Когда Плешаков приблизился, она спросила его с плохо скрываемым раздражением и ехидством:
– От чего же это ты, Сергей Иванович, так ярко светишься, будто алтын? – спросила она его с плохо скрытым раздражением и ехидством.
– Тебя увидал, – коротко ответил тот и хотел идти дальше. Однако Анна Михайловна выступила вперед и, воткнувши руки в бока, язвительно поинтересовалась:
– А о чем же ты сейчас с боярышней Соковниной разговаривал?
– А тебе, Анна, все возьми, да и расскажи, – сухо ответил тот.
– Вот ты как, – обиженно протянула Ртищева. – Я ж не просто так тебя спрашиваю. Мне вот велено узнать, куда она отправилась спозаранку?
– Знамо дело куда! Туда же, куда и остальные девицы ходят – в лес, – с насмешкой ответил Сергей и с любопытством посмотрел на кравчую. – Неужели печалишься, как бы с ней чего не случилось в лесу, Анна Михайловна? – сыронизировал Плешаков.
– А то как же, и печалюсь! – с вызовом бросила та и свысока взглянула на молодца. – Боярышня-то уж больно смелая, все это знают. Как бы медведь или волк на нее не напал. А то ведь дождется, что и лесные разбойники утащат, будет знать!
Ртищева уже не скрывала своей неприязни к сопернице.
– Ну уж ты-то, Анна Михайловна, по ней точно горевать не станешь? – нахмурившись, вкрадчиво поинтересовался Сергей.
– Какая ж это печаль? – высокомерно фыркнула в ответ Ртищева.
Сергей не ответил и отвернулся. Кровь закипела в Анне Михайловне от ревности. На бесстрастном лице милого ничего нельзя было прочитать. Украдкой покосившись на него, она примирительно продолжала:
– Ах! Сереженька! Глянь, как красиво вокруг! Пойдем в поле, рассвет встретим, – воскликнула она, оглядевшись и кивая на разливающуюся, на сером небе алую зорьку.
– Не могу. Мне в кузнечную мастерскую идти, – равнодушно ответил стольник.
– Ах, Сереженька, какой же ты неласковый. Когда еще удастся нам вместе с тобой зорьку встретить? В Москву поедем, и не до зорьки, – уговаривала Анна Михайловна, подходя близко и взволнованно глядя молодцу в глаза.
– Сказал же, сейчас не могу. Эка ты, Анна Михайловна, непонятливая, – с досадой покачал он головой. Развернулся и, не попрощавшись, пошел к воротам.
* * *
За забором вьется тропинка, а за ней до горизонта расстилается широкое вольное поле. Колышутся будто море высокие луговые травы, цветы. За полем, в серой туманной дымке темнеет лес. Если идти по тропинке напрямую – до него и рукой подать.

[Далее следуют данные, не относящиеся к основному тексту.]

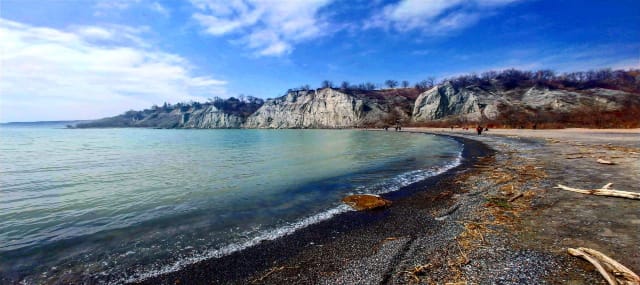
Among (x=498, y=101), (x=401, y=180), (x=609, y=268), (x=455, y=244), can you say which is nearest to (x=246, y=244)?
(x=455, y=244)

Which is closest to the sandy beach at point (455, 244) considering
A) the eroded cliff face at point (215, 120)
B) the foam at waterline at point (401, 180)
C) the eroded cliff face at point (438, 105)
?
the foam at waterline at point (401, 180)

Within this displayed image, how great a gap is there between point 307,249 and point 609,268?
560 centimetres

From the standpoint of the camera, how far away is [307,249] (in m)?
6.83

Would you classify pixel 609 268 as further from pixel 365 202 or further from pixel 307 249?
pixel 365 202

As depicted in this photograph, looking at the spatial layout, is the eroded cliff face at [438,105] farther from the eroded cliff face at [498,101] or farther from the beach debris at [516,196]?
the beach debris at [516,196]

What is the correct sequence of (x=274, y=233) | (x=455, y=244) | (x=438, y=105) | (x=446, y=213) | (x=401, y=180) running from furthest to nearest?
(x=438, y=105) < (x=401, y=180) < (x=446, y=213) < (x=274, y=233) < (x=455, y=244)

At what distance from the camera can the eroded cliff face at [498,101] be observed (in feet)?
283

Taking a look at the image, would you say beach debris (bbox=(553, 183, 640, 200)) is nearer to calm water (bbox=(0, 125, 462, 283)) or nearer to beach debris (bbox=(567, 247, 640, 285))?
beach debris (bbox=(567, 247, 640, 285))

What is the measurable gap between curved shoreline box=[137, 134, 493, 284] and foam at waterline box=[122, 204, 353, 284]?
18cm

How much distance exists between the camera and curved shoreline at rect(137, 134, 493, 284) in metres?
5.82

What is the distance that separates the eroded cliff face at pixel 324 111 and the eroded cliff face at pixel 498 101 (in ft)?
45.5

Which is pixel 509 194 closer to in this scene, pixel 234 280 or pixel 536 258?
pixel 536 258

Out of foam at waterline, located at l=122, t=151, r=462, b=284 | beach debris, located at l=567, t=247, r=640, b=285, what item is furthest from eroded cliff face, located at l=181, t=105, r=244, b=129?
beach debris, located at l=567, t=247, r=640, b=285

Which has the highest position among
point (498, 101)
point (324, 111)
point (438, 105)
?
point (498, 101)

Но Феодосия решила сократить и этот путь. Свернула с тропы и углубилась в густую и влажную траву. Войдя в неё по пояс, она сделала несколько шагов и остановилась, ошеломленная яркими красками пробуждающейся природы: янтарный рассвет, предвещающий солнечный и пригожий день, властно вступал в права. Показавшийся над линией горизонта солнечный диск медленно и величественно всходил над путающимся среди поля и леса белесым туманом и постепенно заливал темную, влажную траву дневным светом. Пробудившийся ветер, наполненный утренней свежестью, властно и крепко заключил взволнованную девушку в свои прохладные объятия.
Феодосия с наслаждением вдохнула горький и терпкий запах полыни, густой аромат распускающихся луговых трав и пошла еще быстрей. Трезор огромными прыжками мчался впереди, заливистым лаем приветствуя свободу. Он-то исчезал, то вновь выныривал из высокой травы, будто скользящий по морю челнок.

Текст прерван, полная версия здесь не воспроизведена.